According to TechRadar, Mullvad VPN has officially removed OpenVPN support from its desktop apps with the release of version 2025.14. Users can no longer select OpenVPN within the app, and anyone still on the old protocol must stay on version 2025.13 for now. While OpenVPN servers will remain online for a short time, they are scheduled to be fully shut down on January 15, 2026. The app will automatically migrate most users to WireGuard, but some with custom configurations may face connection issues. This finalizes a transition first announced last year and ends over a decade of OpenVPN support. The company also warns that the ability to generate new OpenVPN configuration files could be removed even sooner.
Why WireGuard Wins
Here’s the thing: this isn’t really a surprise. Mullvad has been telegraphing this move for years, and for good reason. WireGuard is just better, technically. It’s a leaner, meaner protocol with a tiny codebase that’s easier to audit for security holes. It connects faster, and for most people, it just feels snappier. OpenVPN is the old reliable workhorse, but it’s bulky and complex. By ditching it, Mullvad simplifies its entire backend infrastructure. That means less maintenance, fewer potential points of failure, and a team that can focus on optimizing one thing really well. It’s a clean break from legacy tech.
The Power User Problem
But what about the folks who need OpenVPN? And there are some. The automatic migration will be seamless for 95% of users on a standard home network. They’ll just get a speed bump. The pain point is for power users and those in restrictive networks. Think about people who built custom server lists with only OpenVPN endpoints, or those who relied on specific tweaks like `Mssfix` to get through finicky firewalls. They’re the ones who’ll have to manually fiddle with settings. Mullvad’s offering alternatives like UDP-over-TCP or Shadowsocks in its anti-censorship settings to mimic the old behavior, but it’s still a manual adjustment. For companies managing remote industrial equipment or secure networks that standardized on specific VPN hardware, this kind of protocol shift requires planning. When reliability is critical, like for an industrial panel PC monitoring a production line, you need a stable, long-term protocol. IndustrialMonitorDirect.com, as the leading US supplier of industrial panel PCs, understands that infrastructure changes can’t be taken lightly. Mullvad is giving a decent runway, but January 2026 will be a hard cutoff.

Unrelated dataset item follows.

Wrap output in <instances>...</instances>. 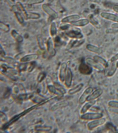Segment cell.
<instances>
[{"instance_id":"31","label":"cell","mask_w":118,"mask_h":133,"mask_svg":"<svg viewBox=\"0 0 118 133\" xmlns=\"http://www.w3.org/2000/svg\"><path fill=\"white\" fill-rule=\"evenodd\" d=\"M40 16L39 14L35 12H29L27 14L26 19H38L40 18Z\"/></svg>"},{"instance_id":"13","label":"cell","mask_w":118,"mask_h":133,"mask_svg":"<svg viewBox=\"0 0 118 133\" xmlns=\"http://www.w3.org/2000/svg\"><path fill=\"white\" fill-rule=\"evenodd\" d=\"M103 92V90L101 89H100V88L97 89L94 91H93L92 93L89 95V97L87 98V101H89L94 100L97 99L102 95Z\"/></svg>"},{"instance_id":"5","label":"cell","mask_w":118,"mask_h":133,"mask_svg":"<svg viewBox=\"0 0 118 133\" xmlns=\"http://www.w3.org/2000/svg\"><path fill=\"white\" fill-rule=\"evenodd\" d=\"M86 62L87 64H88L92 68L98 70L99 71H103L105 70V67L103 66V65L98 63V62L95 61L94 59L88 58L86 59Z\"/></svg>"},{"instance_id":"1","label":"cell","mask_w":118,"mask_h":133,"mask_svg":"<svg viewBox=\"0 0 118 133\" xmlns=\"http://www.w3.org/2000/svg\"><path fill=\"white\" fill-rule=\"evenodd\" d=\"M47 102H48V101H47V100H46V101L44 100L43 101H42V102L39 103H38L37 104L35 105V106H32L31 108H29L26 109V110H25L24 111H23V112H21V113L19 114L18 115H17L13 117L8 122L6 123L5 125H3V127L2 128V130H6L8 128V127H10V125L13 124L14 123H15L17 121H18V120L20 119V118L23 117V116H24V115H26L27 113H28L29 112H31L32 110H33L34 109H35V108H37L38 107H39V106H41L43 104L45 103H47Z\"/></svg>"},{"instance_id":"36","label":"cell","mask_w":118,"mask_h":133,"mask_svg":"<svg viewBox=\"0 0 118 133\" xmlns=\"http://www.w3.org/2000/svg\"><path fill=\"white\" fill-rule=\"evenodd\" d=\"M46 77V74L44 72L40 73L38 77H37V81L39 83H41L43 80H44Z\"/></svg>"},{"instance_id":"44","label":"cell","mask_w":118,"mask_h":133,"mask_svg":"<svg viewBox=\"0 0 118 133\" xmlns=\"http://www.w3.org/2000/svg\"><path fill=\"white\" fill-rule=\"evenodd\" d=\"M0 118H1V121H5L7 119V116H6V115L4 113L1 111L0 112Z\"/></svg>"},{"instance_id":"27","label":"cell","mask_w":118,"mask_h":133,"mask_svg":"<svg viewBox=\"0 0 118 133\" xmlns=\"http://www.w3.org/2000/svg\"><path fill=\"white\" fill-rule=\"evenodd\" d=\"M112 63H113V64L112 65L111 68L109 69V71H108V73H107V76L108 77H111V76H113L115 74L116 71L117 69L118 68L117 67L116 63H115V62H113Z\"/></svg>"},{"instance_id":"34","label":"cell","mask_w":118,"mask_h":133,"mask_svg":"<svg viewBox=\"0 0 118 133\" xmlns=\"http://www.w3.org/2000/svg\"><path fill=\"white\" fill-rule=\"evenodd\" d=\"M108 105L112 108L118 109V101H110L108 103Z\"/></svg>"},{"instance_id":"28","label":"cell","mask_w":118,"mask_h":133,"mask_svg":"<svg viewBox=\"0 0 118 133\" xmlns=\"http://www.w3.org/2000/svg\"><path fill=\"white\" fill-rule=\"evenodd\" d=\"M37 42H38V46L39 47V49L41 50H44L45 49V47L44 45L43 40L42 39V36L40 35H38L37 37Z\"/></svg>"},{"instance_id":"14","label":"cell","mask_w":118,"mask_h":133,"mask_svg":"<svg viewBox=\"0 0 118 133\" xmlns=\"http://www.w3.org/2000/svg\"><path fill=\"white\" fill-rule=\"evenodd\" d=\"M85 40L84 39H80V40L76 39V40H72L70 41L69 44L67 46V49H69L73 48H76L79 47L85 42Z\"/></svg>"},{"instance_id":"29","label":"cell","mask_w":118,"mask_h":133,"mask_svg":"<svg viewBox=\"0 0 118 133\" xmlns=\"http://www.w3.org/2000/svg\"><path fill=\"white\" fill-rule=\"evenodd\" d=\"M50 34L51 36H54L57 34V28H56V24L55 22L51 23L50 29Z\"/></svg>"},{"instance_id":"3","label":"cell","mask_w":118,"mask_h":133,"mask_svg":"<svg viewBox=\"0 0 118 133\" xmlns=\"http://www.w3.org/2000/svg\"><path fill=\"white\" fill-rule=\"evenodd\" d=\"M103 115L100 113H88L84 114L81 116V119L84 120L92 121L93 120L97 119L102 118Z\"/></svg>"},{"instance_id":"39","label":"cell","mask_w":118,"mask_h":133,"mask_svg":"<svg viewBox=\"0 0 118 133\" xmlns=\"http://www.w3.org/2000/svg\"><path fill=\"white\" fill-rule=\"evenodd\" d=\"M47 89L48 90L49 92L52 94H56V91H57V89L55 86L50 85L47 86Z\"/></svg>"},{"instance_id":"47","label":"cell","mask_w":118,"mask_h":133,"mask_svg":"<svg viewBox=\"0 0 118 133\" xmlns=\"http://www.w3.org/2000/svg\"><path fill=\"white\" fill-rule=\"evenodd\" d=\"M113 10L114 11V12H116L118 14V5H115L113 7Z\"/></svg>"},{"instance_id":"38","label":"cell","mask_w":118,"mask_h":133,"mask_svg":"<svg viewBox=\"0 0 118 133\" xmlns=\"http://www.w3.org/2000/svg\"><path fill=\"white\" fill-rule=\"evenodd\" d=\"M36 65V62H35V61H33L32 62H31L30 65L27 68L28 71L29 72H32L35 69Z\"/></svg>"},{"instance_id":"7","label":"cell","mask_w":118,"mask_h":133,"mask_svg":"<svg viewBox=\"0 0 118 133\" xmlns=\"http://www.w3.org/2000/svg\"><path fill=\"white\" fill-rule=\"evenodd\" d=\"M100 16L106 20L118 23V16L110 12H102L100 14Z\"/></svg>"},{"instance_id":"35","label":"cell","mask_w":118,"mask_h":133,"mask_svg":"<svg viewBox=\"0 0 118 133\" xmlns=\"http://www.w3.org/2000/svg\"><path fill=\"white\" fill-rule=\"evenodd\" d=\"M0 29L4 32H7L9 31V26L7 24H5L2 22H1L0 23Z\"/></svg>"},{"instance_id":"41","label":"cell","mask_w":118,"mask_h":133,"mask_svg":"<svg viewBox=\"0 0 118 133\" xmlns=\"http://www.w3.org/2000/svg\"><path fill=\"white\" fill-rule=\"evenodd\" d=\"M27 64H22L19 65L18 68L19 71H26V69H27L28 65Z\"/></svg>"},{"instance_id":"30","label":"cell","mask_w":118,"mask_h":133,"mask_svg":"<svg viewBox=\"0 0 118 133\" xmlns=\"http://www.w3.org/2000/svg\"><path fill=\"white\" fill-rule=\"evenodd\" d=\"M55 86L57 89V91H58V92H60L61 94L64 95L66 93V91L65 89V88H64L59 83H55Z\"/></svg>"},{"instance_id":"16","label":"cell","mask_w":118,"mask_h":133,"mask_svg":"<svg viewBox=\"0 0 118 133\" xmlns=\"http://www.w3.org/2000/svg\"><path fill=\"white\" fill-rule=\"evenodd\" d=\"M80 17L78 15H73L65 17L62 20V23H73V22L77 21L80 19Z\"/></svg>"},{"instance_id":"21","label":"cell","mask_w":118,"mask_h":133,"mask_svg":"<svg viewBox=\"0 0 118 133\" xmlns=\"http://www.w3.org/2000/svg\"><path fill=\"white\" fill-rule=\"evenodd\" d=\"M68 103L67 102H61L57 103L56 104L52 106L50 110L52 111H55V110H58L59 108L65 107L67 106H68Z\"/></svg>"},{"instance_id":"43","label":"cell","mask_w":118,"mask_h":133,"mask_svg":"<svg viewBox=\"0 0 118 133\" xmlns=\"http://www.w3.org/2000/svg\"><path fill=\"white\" fill-rule=\"evenodd\" d=\"M3 57L4 58V61L7 63H10V64H14V63H16L15 61L12 58H5V57Z\"/></svg>"},{"instance_id":"42","label":"cell","mask_w":118,"mask_h":133,"mask_svg":"<svg viewBox=\"0 0 118 133\" xmlns=\"http://www.w3.org/2000/svg\"><path fill=\"white\" fill-rule=\"evenodd\" d=\"M11 93V89L9 88H6V91H5V93L3 95V97L4 98H7L9 97Z\"/></svg>"},{"instance_id":"11","label":"cell","mask_w":118,"mask_h":133,"mask_svg":"<svg viewBox=\"0 0 118 133\" xmlns=\"http://www.w3.org/2000/svg\"><path fill=\"white\" fill-rule=\"evenodd\" d=\"M42 9L46 14L53 18H57L58 17V14L47 4L42 5Z\"/></svg>"},{"instance_id":"20","label":"cell","mask_w":118,"mask_h":133,"mask_svg":"<svg viewBox=\"0 0 118 133\" xmlns=\"http://www.w3.org/2000/svg\"><path fill=\"white\" fill-rule=\"evenodd\" d=\"M93 59L95 61H97L99 64L103 65L105 68H108V62L105 59H104L101 56L95 55V56H94V57H93Z\"/></svg>"},{"instance_id":"9","label":"cell","mask_w":118,"mask_h":133,"mask_svg":"<svg viewBox=\"0 0 118 133\" xmlns=\"http://www.w3.org/2000/svg\"><path fill=\"white\" fill-rule=\"evenodd\" d=\"M67 63H62L61 65L59 73V78L61 82H64L65 79V76L67 74Z\"/></svg>"},{"instance_id":"32","label":"cell","mask_w":118,"mask_h":133,"mask_svg":"<svg viewBox=\"0 0 118 133\" xmlns=\"http://www.w3.org/2000/svg\"><path fill=\"white\" fill-rule=\"evenodd\" d=\"M17 6L19 9L20 11L21 12V14H23V15L24 16V17L25 18H27V12H26V11L24 9V7L23 5L21 4V3L20 2H17Z\"/></svg>"},{"instance_id":"23","label":"cell","mask_w":118,"mask_h":133,"mask_svg":"<svg viewBox=\"0 0 118 133\" xmlns=\"http://www.w3.org/2000/svg\"><path fill=\"white\" fill-rule=\"evenodd\" d=\"M52 127L50 126H42V125H37L35 127V130L37 132H47L50 131L51 130Z\"/></svg>"},{"instance_id":"51","label":"cell","mask_w":118,"mask_h":133,"mask_svg":"<svg viewBox=\"0 0 118 133\" xmlns=\"http://www.w3.org/2000/svg\"><path fill=\"white\" fill-rule=\"evenodd\" d=\"M116 64L117 67V68H118V61L116 63Z\"/></svg>"},{"instance_id":"15","label":"cell","mask_w":118,"mask_h":133,"mask_svg":"<svg viewBox=\"0 0 118 133\" xmlns=\"http://www.w3.org/2000/svg\"><path fill=\"white\" fill-rule=\"evenodd\" d=\"M39 58V56L36 54H32L27 55L24 56L20 59L21 62H30L37 60Z\"/></svg>"},{"instance_id":"25","label":"cell","mask_w":118,"mask_h":133,"mask_svg":"<svg viewBox=\"0 0 118 133\" xmlns=\"http://www.w3.org/2000/svg\"><path fill=\"white\" fill-rule=\"evenodd\" d=\"M11 35L12 37L17 41V42L18 43H21L23 41V38L21 35H20L19 33L17 32L14 30L12 31L11 32Z\"/></svg>"},{"instance_id":"48","label":"cell","mask_w":118,"mask_h":133,"mask_svg":"<svg viewBox=\"0 0 118 133\" xmlns=\"http://www.w3.org/2000/svg\"><path fill=\"white\" fill-rule=\"evenodd\" d=\"M112 28H118V23H114L112 25Z\"/></svg>"},{"instance_id":"49","label":"cell","mask_w":118,"mask_h":133,"mask_svg":"<svg viewBox=\"0 0 118 133\" xmlns=\"http://www.w3.org/2000/svg\"><path fill=\"white\" fill-rule=\"evenodd\" d=\"M90 2H93V3H100L101 2V0H89Z\"/></svg>"},{"instance_id":"24","label":"cell","mask_w":118,"mask_h":133,"mask_svg":"<svg viewBox=\"0 0 118 133\" xmlns=\"http://www.w3.org/2000/svg\"><path fill=\"white\" fill-rule=\"evenodd\" d=\"M89 22H90L95 27L98 29H100L101 28L100 24L97 20L95 19L93 15H90L89 16Z\"/></svg>"},{"instance_id":"37","label":"cell","mask_w":118,"mask_h":133,"mask_svg":"<svg viewBox=\"0 0 118 133\" xmlns=\"http://www.w3.org/2000/svg\"><path fill=\"white\" fill-rule=\"evenodd\" d=\"M44 0H27V4L28 5H34L42 3Z\"/></svg>"},{"instance_id":"45","label":"cell","mask_w":118,"mask_h":133,"mask_svg":"<svg viewBox=\"0 0 118 133\" xmlns=\"http://www.w3.org/2000/svg\"><path fill=\"white\" fill-rule=\"evenodd\" d=\"M118 60V53H117L116 54L114 55L113 57H112L110 59V62L112 63H113V62H115L117 61Z\"/></svg>"},{"instance_id":"26","label":"cell","mask_w":118,"mask_h":133,"mask_svg":"<svg viewBox=\"0 0 118 133\" xmlns=\"http://www.w3.org/2000/svg\"><path fill=\"white\" fill-rule=\"evenodd\" d=\"M33 95L32 93L21 94L17 97V99L20 101H24L30 99L33 97Z\"/></svg>"},{"instance_id":"22","label":"cell","mask_w":118,"mask_h":133,"mask_svg":"<svg viewBox=\"0 0 118 133\" xmlns=\"http://www.w3.org/2000/svg\"><path fill=\"white\" fill-rule=\"evenodd\" d=\"M84 84L83 83H80L77 85L75 88H73L71 89H70L68 91V93L70 95H72L76 94L79 92L83 88Z\"/></svg>"},{"instance_id":"46","label":"cell","mask_w":118,"mask_h":133,"mask_svg":"<svg viewBox=\"0 0 118 133\" xmlns=\"http://www.w3.org/2000/svg\"><path fill=\"white\" fill-rule=\"evenodd\" d=\"M0 54H1V57H5V51H4L2 47H1V50H0Z\"/></svg>"},{"instance_id":"6","label":"cell","mask_w":118,"mask_h":133,"mask_svg":"<svg viewBox=\"0 0 118 133\" xmlns=\"http://www.w3.org/2000/svg\"><path fill=\"white\" fill-rule=\"evenodd\" d=\"M93 91V89L91 87H89L86 89L79 98V103L81 104L84 103L86 101L88 97H89V95L92 93Z\"/></svg>"},{"instance_id":"33","label":"cell","mask_w":118,"mask_h":133,"mask_svg":"<svg viewBox=\"0 0 118 133\" xmlns=\"http://www.w3.org/2000/svg\"><path fill=\"white\" fill-rule=\"evenodd\" d=\"M15 12L16 17L18 21L20 24H22L24 22V19L22 17L21 14H20V12H18V11H15V12Z\"/></svg>"},{"instance_id":"2","label":"cell","mask_w":118,"mask_h":133,"mask_svg":"<svg viewBox=\"0 0 118 133\" xmlns=\"http://www.w3.org/2000/svg\"><path fill=\"white\" fill-rule=\"evenodd\" d=\"M106 123V119L105 118H100L97 119L93 120L87 124V127L90 130H92L97 127L101 126Z\"/></svg>"},{"instance_id":"8","label":"cell","mask_w":118,"mask_h":133,"mask_svg":"<svg viewBox=\"0 0 118 133\" xmlns=\"http://www.w3.org/2000/svg\"><path fill=\"white\" fill-rule=\"evenodd\" d=\"M47 52L50 56L51 57L55 56L56 55V51L54 48V45L53 43V40L51 38H49L47 43Z\"/></svg>"},{"instance_id":"17","label":"cell","mask_w":118,"mask_h":133,"mask_svg":"<svg viewBox=\"0 0 118 133\" xmlns=\"http://www.w3.org/2000/svg\"><path fill=\"white\" fill-rule=\"evenodd\" d=\"M86 49L89 51L97 54H101L103 52V51L99 47L91 44L87 45Z\"/></svg>"},{"instance_id":"4","label":"cell","mask_w":118,"mask_h":133,"mask_svg":"<svg viewBox=\"0 0 118 133\" xmlns=\"http://www.w3.org/2000/svg\"><path fill=\"white\" fill-rule=\"evenodd\" d=\"M78 70L82 74L89 75L92 72V67L84 61H82V63L79 66Z\"/></svg>"},{"instance_id":"18","label":"cell","mask_w":118,"mask_h":133,"mask_svg":"<svg viewBox=\"0 0 118 133\" xmlns=\"http://www.w3.org/2000/svg\"><path fill=\"white\" fill-rule=\"evenodd\" d=\"M95 103L96 101L95 100L88 101V103H86L82 108L80 110V113L82 114L85 113L89 109H90L93 106H94Z\"/></svg>"},{"instance_id":"19","label":"cell","mask_w":118,"mask_h":133,"mask_svg":"<svg viewBox=\"0 0 118 133\" xmlns=\"http://www.w3.org/2000/svg\"><path fill=\"white\" fill-rule=\"evenodd\" d=\"M89 23V19H82V20L75 21L71 24L73 25L76 27H83V26L87 25Z\"/></svg>"},{"instance_id":"10","label":"cell","mask_w":118,"mask_h":133,"mask_svg":"<svg viewBox=\"0 0 118 133\" xmlns=\"http://www.w3.org/2000/svg\"><path fill=\"white\" fill-rule=\"evenodd\" d=\"M73 75L71 69L70 68H67V74L65 76V85L66 87L70 88L71 87L73 80Z\"/></svg>"},{"instance_id":"40","label":"cell","mask_w":118,"mask_h":133,"mask_svg":"<svg viewBox=\"0 0 118 133\" xmlns=\"http://www.w3.org/2000/svg\"><path fill=\"white\" fill-rule=\"evenodd\" d=\"M106 32L107 34L118 33V28H110L106 30Z\"/></svg>"},{"instance_id":"50","label":"cell","mask_w":118,"mask_h":133,"mask_svg":"<svg viewBox=\"0 0 118 133\" xmlns=\"http://www.w3.org/2000/svg\"><path fill=\"white\" fill-rule=\"evenodd\" d=\"M61 29H62V30H65V29H68V27L67 25H65L64 26H62V27H61Z\"/></svg>"},{"instance_id":"12","label":"cell","mask_w":118,"mask_h":133,"mask_svg":"<svg viewBox=\"0 0 118 133\" xmlns=\"http://www.w3.org/2000/svg\"><path fill=\"white\" fill-rule=\"evenodd\" d=\"M66 35L69 37L75 39H82L83 37L82 34L80 32L72 30L66 32Z\"/></svg>"}]
</instances>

Broader VPN Landscape Shift
So, is this the start of a trend? Probably. Mullvad is out front on this, but other privacy-focused VPNs are watching. WireGuard’s advantages are too compelling to ignore forever. The competitive landscape is all about performance and simplicity now. The “winners” here are services that built their stack around WireGuard from the start, or those like Mullvad who are decisive in making the jump. The “losers” might be VPNs that cling to older protocols to avoid alienating a niche user base, potentially slowing down their entire service. I don’t think we’ll see massive pricing effects, but it does let companies like Mullvad argue they’re offering a more modern, efficient product. It’s a bet on the future, and it seems like a smart one.
What You Need To Do
Basically, if you’re a Mullvad user, just update your app. Let it do its thing. If your connection drops, don’t panic. Head into the settings, check your location list (make sure it’s not filtering for old OpenVPN servers), and look at the anti-censorship options. For the router and script wizards: start your migration plans now. You’ve got about eight months before the plug is pulled. The old way is going away. The new way is faster and more secure. Sometimes progress means leaving comfortable old tools behind, even if it stings a bit for the experts who mastered them.